Transcribe every entry below word for word, but skip the pictures.

——

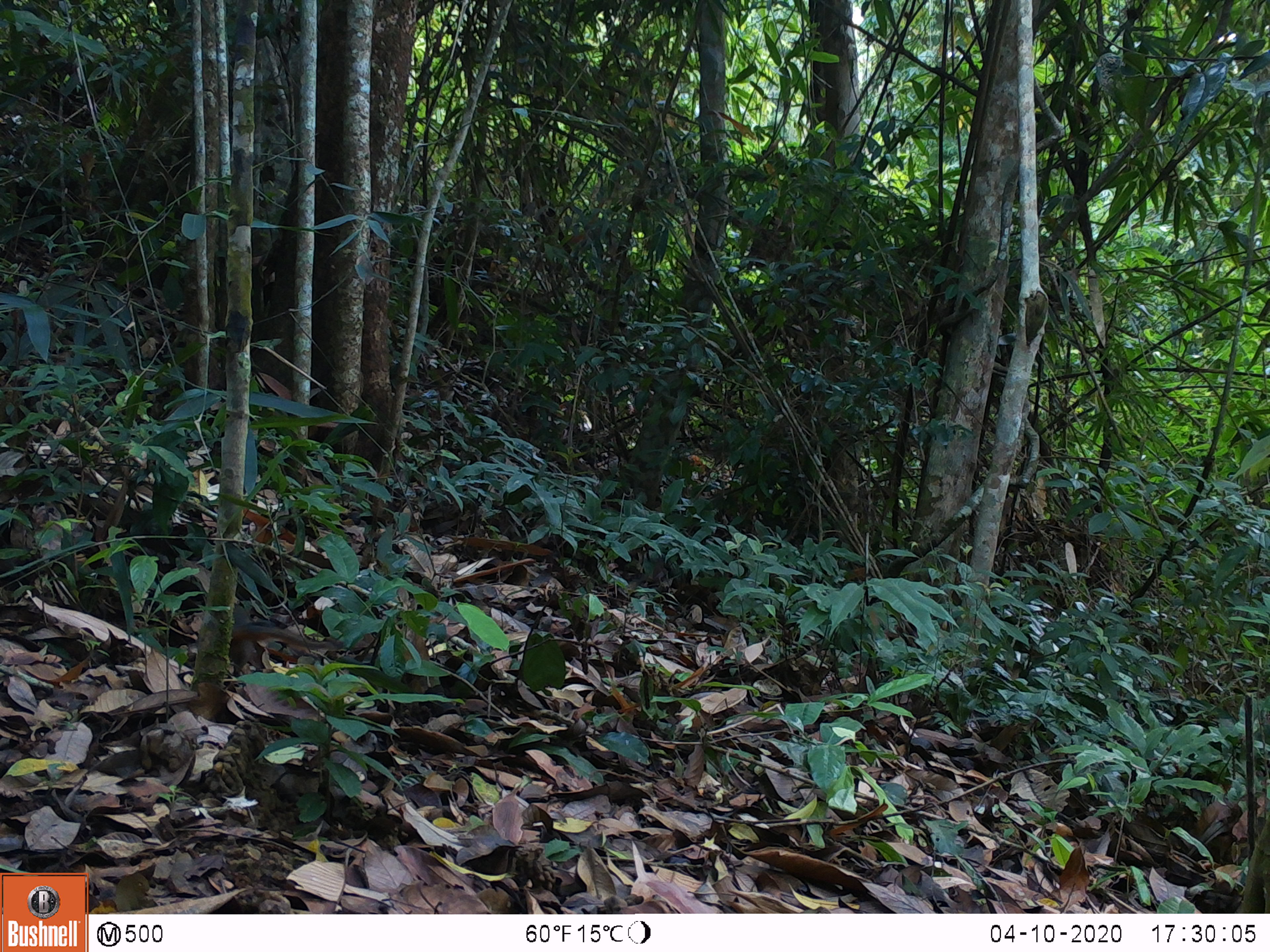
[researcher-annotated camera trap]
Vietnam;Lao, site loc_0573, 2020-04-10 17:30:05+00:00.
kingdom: Animalia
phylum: Chordata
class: Mammalia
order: Rodentia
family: Sciuridae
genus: Dremomys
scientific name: Dremomys rufigenis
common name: red-cheeked squirrel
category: red cheeked squirrel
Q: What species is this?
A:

——

### [SOLUTION TO THIS TASK]
[researcher-annotated camera trap]
Vietnam;Lao, site loc_0573, 2020-04-10 17:30:05+00:00.
kingdom: Animalia
phylum: Chordata
class: Mammalia
order: Rodentia
family: Sciuridae
genus: Dremomys
scientific name: Dremomys rufigenis
common name: red-cheeked squirrel
category: red cheeked squirrel
Q: What species is this?
A:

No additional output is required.